Would it make a difference?
When the Discovery Channel aired a TV documentary last year raising the possibility that archeologists had found the family tomb of Jesus Christ in the hills behind Jerusalem, it caused a huge backlash among Christians. The claim, after all, challenged one of the cornerstones of Christian faith — that Jesus, after his crucifixion, rose bodily to heaven in his physical form.
The Lost Tomb of Jesus, made by Hollywood director James Cameron and Canadian investigative journalist Simcha Jacobovici, was shown only once on Discovery. Britain's Channel 4 canceled its own plans to air the documentary, which re-examines an archeological find from 1980 in which a crypt was found containing what were said to be the ossuaries of Joseph, Mary, Jesus, the son of Joseph, Mariamne (possibly Mary Magdalene, say the film-makers) and Judah, son of Jesus. Given the highly explosive nature of its conclusion and its slapdash sleuthing, it was no surprise that the film was panned by some academics and many Christian clerics.
Still, even after the furor over the film faded, the questions it raised about the tomb unearthed in 1980 continued to make waves among archeologists and Biblical scholars. A leading New Testament expert from Princeton Theological Seminary, Prof. James Charlesworth, was intrigued enough to organize a conference in Jerusalem this week, bringing together over 50 archeologists, statisticians and experts in DNA, ceramics and ancient languages, to give evidence as to whether or not the crypt of Christ had been found. Their task was complicated by the fact that since the tomb was opened in 1980, the bones of the various ossuaries had gone missing through a mishap of Israeli bureaucracy. Also gone were diagrams made by excavators that showed where each stone sarcophagus lay inside the tomb, and what the family relationships might have been, say, between Jesus and Mary Magdelene, who some speculate may have been his wife.
After three days of fierce debate, the experts remained deeply divided. Opinion among a panel of five experts ranged from "no way" to "very possible". Charlesworth told Time: "I have reservations, but I can't dismiss the possibility that this tomb was related to the Jesus clan." Weighing the evidence, says Charlesworth, "we can tell that this was the tomb of a Jewish family from the time of Jesus. And we know that the names on the ossuaries are expressed the correct way as 'Jesus, son of Joseph'." But the professor has a few doubts. "The name on Jesus's ossuary was scrawled on, like graffiti. There was no ornamentation. And there should have been. After all, his followers believed he was the Son of God."
There was a revelation of sorts. The widow of Joseph Gat, the chief archeologist of the 1980 excavation electrified the conference by saying: "My husband believed that this was Jesus's tomb, but because of his experiences as a Holocaust survivor, he was worried about a backlash of anti-Semitism and he didn't think he could say this."

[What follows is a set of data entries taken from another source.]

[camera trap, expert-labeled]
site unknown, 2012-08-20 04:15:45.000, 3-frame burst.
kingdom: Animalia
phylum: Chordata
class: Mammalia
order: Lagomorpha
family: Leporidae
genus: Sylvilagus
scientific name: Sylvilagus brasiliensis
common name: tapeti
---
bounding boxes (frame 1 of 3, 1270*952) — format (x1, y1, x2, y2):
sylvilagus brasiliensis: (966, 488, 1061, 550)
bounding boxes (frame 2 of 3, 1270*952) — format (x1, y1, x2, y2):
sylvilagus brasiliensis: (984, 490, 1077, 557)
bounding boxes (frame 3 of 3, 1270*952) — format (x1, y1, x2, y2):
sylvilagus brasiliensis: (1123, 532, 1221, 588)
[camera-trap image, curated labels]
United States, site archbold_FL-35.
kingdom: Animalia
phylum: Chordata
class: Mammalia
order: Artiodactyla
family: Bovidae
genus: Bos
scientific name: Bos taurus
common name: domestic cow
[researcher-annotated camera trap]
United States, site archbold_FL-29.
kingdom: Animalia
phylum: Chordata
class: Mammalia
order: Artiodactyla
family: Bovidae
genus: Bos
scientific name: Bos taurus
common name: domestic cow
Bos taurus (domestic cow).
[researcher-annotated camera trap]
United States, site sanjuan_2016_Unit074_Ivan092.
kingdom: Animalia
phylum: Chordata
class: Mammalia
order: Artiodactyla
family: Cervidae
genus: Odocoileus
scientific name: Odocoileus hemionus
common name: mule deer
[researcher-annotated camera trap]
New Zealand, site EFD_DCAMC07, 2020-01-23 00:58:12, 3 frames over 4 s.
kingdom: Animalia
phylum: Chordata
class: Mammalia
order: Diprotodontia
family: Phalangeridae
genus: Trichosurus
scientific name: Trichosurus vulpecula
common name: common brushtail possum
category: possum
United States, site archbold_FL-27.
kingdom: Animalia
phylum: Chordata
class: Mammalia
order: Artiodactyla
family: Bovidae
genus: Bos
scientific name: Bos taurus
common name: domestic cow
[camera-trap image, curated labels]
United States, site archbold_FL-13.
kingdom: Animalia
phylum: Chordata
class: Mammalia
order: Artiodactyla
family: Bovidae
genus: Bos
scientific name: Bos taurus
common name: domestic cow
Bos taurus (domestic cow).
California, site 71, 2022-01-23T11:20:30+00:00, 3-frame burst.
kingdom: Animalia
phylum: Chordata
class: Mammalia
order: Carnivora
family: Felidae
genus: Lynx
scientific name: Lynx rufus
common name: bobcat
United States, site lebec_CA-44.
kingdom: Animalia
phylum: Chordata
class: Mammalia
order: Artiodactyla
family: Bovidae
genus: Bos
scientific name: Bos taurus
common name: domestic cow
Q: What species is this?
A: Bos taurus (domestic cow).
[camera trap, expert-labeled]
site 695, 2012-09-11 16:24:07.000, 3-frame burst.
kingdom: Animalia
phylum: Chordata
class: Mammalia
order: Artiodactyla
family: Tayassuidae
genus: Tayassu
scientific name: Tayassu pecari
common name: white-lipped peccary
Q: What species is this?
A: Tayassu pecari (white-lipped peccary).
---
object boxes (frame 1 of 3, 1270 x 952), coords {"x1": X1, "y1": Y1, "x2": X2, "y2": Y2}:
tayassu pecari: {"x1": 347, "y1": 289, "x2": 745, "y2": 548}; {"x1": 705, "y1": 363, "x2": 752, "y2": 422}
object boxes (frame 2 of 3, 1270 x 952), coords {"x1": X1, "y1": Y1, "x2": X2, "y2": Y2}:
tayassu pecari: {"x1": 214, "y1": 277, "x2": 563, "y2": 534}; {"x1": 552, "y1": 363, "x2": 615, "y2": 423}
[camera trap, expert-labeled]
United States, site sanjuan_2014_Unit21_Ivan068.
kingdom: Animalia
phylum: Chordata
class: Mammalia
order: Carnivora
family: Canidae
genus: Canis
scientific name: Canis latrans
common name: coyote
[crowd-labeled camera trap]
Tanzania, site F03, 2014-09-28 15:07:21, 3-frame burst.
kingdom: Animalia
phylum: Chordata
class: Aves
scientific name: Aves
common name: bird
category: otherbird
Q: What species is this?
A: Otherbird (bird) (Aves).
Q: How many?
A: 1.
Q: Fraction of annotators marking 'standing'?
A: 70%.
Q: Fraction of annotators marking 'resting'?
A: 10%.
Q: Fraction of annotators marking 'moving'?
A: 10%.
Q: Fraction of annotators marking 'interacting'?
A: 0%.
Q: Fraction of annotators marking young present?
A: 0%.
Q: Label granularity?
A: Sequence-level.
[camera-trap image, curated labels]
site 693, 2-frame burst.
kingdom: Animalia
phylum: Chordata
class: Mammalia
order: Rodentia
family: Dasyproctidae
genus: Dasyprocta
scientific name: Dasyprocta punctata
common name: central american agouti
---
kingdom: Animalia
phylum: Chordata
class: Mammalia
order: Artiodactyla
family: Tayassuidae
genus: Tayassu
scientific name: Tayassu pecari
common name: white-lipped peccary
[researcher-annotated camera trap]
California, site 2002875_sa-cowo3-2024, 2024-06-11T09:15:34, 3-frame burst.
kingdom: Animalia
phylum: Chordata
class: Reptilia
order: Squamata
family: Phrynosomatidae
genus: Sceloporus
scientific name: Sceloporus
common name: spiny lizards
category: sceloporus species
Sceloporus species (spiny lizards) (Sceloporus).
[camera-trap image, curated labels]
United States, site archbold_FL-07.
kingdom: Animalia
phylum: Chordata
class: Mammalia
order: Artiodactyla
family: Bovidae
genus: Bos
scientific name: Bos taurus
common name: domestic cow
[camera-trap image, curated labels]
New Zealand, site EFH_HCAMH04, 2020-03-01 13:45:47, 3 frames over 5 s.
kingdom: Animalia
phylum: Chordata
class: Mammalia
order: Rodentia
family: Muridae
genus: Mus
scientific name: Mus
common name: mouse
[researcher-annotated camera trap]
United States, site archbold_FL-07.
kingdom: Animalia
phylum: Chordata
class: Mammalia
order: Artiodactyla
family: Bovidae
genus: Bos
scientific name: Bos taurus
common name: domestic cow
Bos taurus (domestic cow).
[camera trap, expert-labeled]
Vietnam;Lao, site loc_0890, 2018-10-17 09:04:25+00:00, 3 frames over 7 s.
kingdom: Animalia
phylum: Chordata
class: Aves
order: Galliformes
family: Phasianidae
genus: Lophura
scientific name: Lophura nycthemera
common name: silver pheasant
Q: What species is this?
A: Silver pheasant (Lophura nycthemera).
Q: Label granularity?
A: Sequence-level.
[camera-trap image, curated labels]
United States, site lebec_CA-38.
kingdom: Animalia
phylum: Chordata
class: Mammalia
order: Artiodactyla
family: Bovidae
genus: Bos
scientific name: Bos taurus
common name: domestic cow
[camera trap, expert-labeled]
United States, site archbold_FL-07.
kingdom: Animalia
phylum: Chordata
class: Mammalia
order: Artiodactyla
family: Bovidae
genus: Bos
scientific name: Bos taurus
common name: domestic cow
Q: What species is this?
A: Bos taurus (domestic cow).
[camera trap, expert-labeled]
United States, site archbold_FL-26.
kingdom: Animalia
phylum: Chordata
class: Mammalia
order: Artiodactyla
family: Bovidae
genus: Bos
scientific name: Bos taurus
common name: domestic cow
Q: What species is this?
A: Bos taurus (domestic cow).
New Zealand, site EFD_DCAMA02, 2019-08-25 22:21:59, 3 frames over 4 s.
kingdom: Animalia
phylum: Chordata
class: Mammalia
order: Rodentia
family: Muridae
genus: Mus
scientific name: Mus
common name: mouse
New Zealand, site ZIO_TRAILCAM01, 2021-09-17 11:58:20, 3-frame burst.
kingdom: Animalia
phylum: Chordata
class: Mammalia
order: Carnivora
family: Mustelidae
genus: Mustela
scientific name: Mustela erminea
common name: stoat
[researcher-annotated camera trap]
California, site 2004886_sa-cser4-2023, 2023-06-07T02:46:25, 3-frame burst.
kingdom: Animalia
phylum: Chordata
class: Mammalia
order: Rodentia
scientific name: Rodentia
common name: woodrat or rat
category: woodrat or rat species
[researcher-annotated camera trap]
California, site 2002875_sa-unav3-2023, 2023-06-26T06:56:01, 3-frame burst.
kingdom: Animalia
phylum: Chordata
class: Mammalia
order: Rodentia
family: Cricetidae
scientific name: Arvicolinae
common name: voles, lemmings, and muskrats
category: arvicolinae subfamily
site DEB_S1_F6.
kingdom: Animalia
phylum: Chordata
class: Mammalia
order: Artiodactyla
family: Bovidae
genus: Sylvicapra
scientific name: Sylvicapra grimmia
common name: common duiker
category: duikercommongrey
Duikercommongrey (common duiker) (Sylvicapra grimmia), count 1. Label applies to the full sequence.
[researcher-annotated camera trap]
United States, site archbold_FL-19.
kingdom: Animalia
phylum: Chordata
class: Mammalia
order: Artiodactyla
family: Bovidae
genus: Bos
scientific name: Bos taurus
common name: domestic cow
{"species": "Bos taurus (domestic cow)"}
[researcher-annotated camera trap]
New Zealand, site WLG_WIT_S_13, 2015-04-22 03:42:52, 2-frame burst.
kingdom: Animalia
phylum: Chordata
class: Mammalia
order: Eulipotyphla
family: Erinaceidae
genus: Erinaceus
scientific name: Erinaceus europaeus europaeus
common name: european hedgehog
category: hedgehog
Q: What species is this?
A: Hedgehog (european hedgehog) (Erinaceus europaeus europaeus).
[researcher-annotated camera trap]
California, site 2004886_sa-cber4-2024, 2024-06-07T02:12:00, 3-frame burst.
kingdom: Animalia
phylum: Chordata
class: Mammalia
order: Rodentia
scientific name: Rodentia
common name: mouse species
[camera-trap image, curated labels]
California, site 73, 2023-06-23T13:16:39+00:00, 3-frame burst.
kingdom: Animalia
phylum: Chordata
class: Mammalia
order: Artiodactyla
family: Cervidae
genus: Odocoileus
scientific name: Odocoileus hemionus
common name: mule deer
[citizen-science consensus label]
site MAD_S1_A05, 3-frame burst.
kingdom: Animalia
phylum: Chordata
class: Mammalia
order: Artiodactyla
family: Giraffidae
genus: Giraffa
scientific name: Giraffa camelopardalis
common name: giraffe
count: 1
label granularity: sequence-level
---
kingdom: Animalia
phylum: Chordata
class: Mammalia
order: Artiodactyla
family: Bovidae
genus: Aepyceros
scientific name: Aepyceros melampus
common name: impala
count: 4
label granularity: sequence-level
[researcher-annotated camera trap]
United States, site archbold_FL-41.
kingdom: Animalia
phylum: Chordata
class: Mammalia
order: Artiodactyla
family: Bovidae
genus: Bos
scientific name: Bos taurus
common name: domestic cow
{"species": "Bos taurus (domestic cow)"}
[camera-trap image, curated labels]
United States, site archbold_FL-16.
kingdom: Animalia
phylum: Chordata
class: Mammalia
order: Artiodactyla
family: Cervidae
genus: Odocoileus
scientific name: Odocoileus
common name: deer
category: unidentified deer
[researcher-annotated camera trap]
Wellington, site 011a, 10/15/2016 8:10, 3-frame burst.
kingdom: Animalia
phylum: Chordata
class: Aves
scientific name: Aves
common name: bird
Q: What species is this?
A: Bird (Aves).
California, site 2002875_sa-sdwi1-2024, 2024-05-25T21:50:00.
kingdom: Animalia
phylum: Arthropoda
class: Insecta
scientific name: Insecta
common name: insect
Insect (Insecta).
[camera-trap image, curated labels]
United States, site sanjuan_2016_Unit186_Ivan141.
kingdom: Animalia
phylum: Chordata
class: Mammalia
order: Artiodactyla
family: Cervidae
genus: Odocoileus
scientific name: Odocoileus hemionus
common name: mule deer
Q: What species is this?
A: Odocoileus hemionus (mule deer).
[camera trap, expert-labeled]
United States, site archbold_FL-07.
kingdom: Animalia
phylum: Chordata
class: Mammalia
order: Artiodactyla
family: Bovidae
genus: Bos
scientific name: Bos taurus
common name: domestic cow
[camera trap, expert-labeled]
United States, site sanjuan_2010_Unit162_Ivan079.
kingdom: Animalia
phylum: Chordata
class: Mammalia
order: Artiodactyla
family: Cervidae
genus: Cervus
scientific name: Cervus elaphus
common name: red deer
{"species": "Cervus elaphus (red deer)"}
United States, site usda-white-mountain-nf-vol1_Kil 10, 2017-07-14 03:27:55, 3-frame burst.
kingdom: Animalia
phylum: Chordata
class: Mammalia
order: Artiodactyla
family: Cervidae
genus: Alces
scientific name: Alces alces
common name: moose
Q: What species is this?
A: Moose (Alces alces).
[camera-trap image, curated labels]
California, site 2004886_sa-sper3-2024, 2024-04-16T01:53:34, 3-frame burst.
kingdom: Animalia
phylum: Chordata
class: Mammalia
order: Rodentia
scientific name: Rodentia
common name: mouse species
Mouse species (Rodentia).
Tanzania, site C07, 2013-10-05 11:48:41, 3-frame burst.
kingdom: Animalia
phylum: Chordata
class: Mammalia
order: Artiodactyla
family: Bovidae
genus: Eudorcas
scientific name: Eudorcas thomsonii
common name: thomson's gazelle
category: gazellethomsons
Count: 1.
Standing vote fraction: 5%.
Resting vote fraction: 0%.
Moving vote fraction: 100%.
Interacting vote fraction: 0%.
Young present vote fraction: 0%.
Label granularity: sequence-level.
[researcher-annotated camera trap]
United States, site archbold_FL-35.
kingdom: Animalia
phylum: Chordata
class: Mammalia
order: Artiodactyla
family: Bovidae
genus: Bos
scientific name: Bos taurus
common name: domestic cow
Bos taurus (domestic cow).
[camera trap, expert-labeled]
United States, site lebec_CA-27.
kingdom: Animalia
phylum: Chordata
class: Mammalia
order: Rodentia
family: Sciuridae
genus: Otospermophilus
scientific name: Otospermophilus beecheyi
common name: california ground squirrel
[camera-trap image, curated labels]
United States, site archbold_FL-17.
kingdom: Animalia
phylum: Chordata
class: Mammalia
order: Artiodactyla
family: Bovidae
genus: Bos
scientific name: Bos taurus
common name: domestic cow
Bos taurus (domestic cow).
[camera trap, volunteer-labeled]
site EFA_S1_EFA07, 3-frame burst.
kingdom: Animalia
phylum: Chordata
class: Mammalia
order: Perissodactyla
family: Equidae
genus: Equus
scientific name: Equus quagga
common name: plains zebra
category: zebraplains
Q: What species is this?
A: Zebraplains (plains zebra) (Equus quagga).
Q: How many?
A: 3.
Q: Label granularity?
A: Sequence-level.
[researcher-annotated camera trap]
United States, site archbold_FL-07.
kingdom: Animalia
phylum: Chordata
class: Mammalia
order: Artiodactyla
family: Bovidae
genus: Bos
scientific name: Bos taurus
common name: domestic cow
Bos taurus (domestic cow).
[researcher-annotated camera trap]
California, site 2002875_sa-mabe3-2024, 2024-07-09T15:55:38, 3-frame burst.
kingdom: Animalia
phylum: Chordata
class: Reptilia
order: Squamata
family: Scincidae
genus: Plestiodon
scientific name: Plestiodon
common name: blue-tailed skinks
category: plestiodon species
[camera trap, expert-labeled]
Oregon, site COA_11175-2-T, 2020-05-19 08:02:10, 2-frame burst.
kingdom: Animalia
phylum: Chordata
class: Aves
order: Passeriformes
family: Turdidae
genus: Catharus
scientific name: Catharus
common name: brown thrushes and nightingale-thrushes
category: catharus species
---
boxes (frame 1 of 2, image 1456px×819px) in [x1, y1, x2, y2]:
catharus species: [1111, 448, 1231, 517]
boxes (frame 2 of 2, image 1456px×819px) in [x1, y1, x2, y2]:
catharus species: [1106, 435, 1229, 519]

The tomb was found by construction workers digging the foundations for an apartment building in the Talpiot hills, a modern suburb of Jerusalem. Gat and two other archeologists excavated the tomb, which had been vandalized centuries earlier. The ossuaries, including one with the scrawl "Jesus, son of Joseph" were moved into an antiquities warehouse where they languished, forgotten, until a BBC film crew in 1996 dusted them off. Jacobovici took the story further, using statistics — later disputed by experts — which seemed to indicate that, although Jesus and the others were all common Jewish names during the days of the Second Temple, the chances of them all being found in the same crypt, belonging to the same family, were rare indeed.
The debate over Jesus' s supposed tomb will probably rage for years to come. But the conference attendees voted unanimously that the tomb, now sealed over with concrete in the garden of a suburban apartment building, should be reopened and examined more carefully. "I feel vindicated," Jacobovici told TIME. "It's moved from 'it can't be the Jesus' family tomb' to 'it could be.' "
Charlesworth, who is also a Methodist minister, says that the possible discovery of Christ's tomb will illicit mixed reactions among Christians. Most, he believes, will view it positively. The faith of some believers, he says, will be buoyed by historical proof that Christ, the son of Joseph and Mary, did exist. "I don't think it will undermine belief in the resurrection, only that Jesus rose as a spiritual body, not in the flesh." He adds: "Christianity is a strong religion, based on faith and experience, and I don't think that any discovery by archeologists will change that."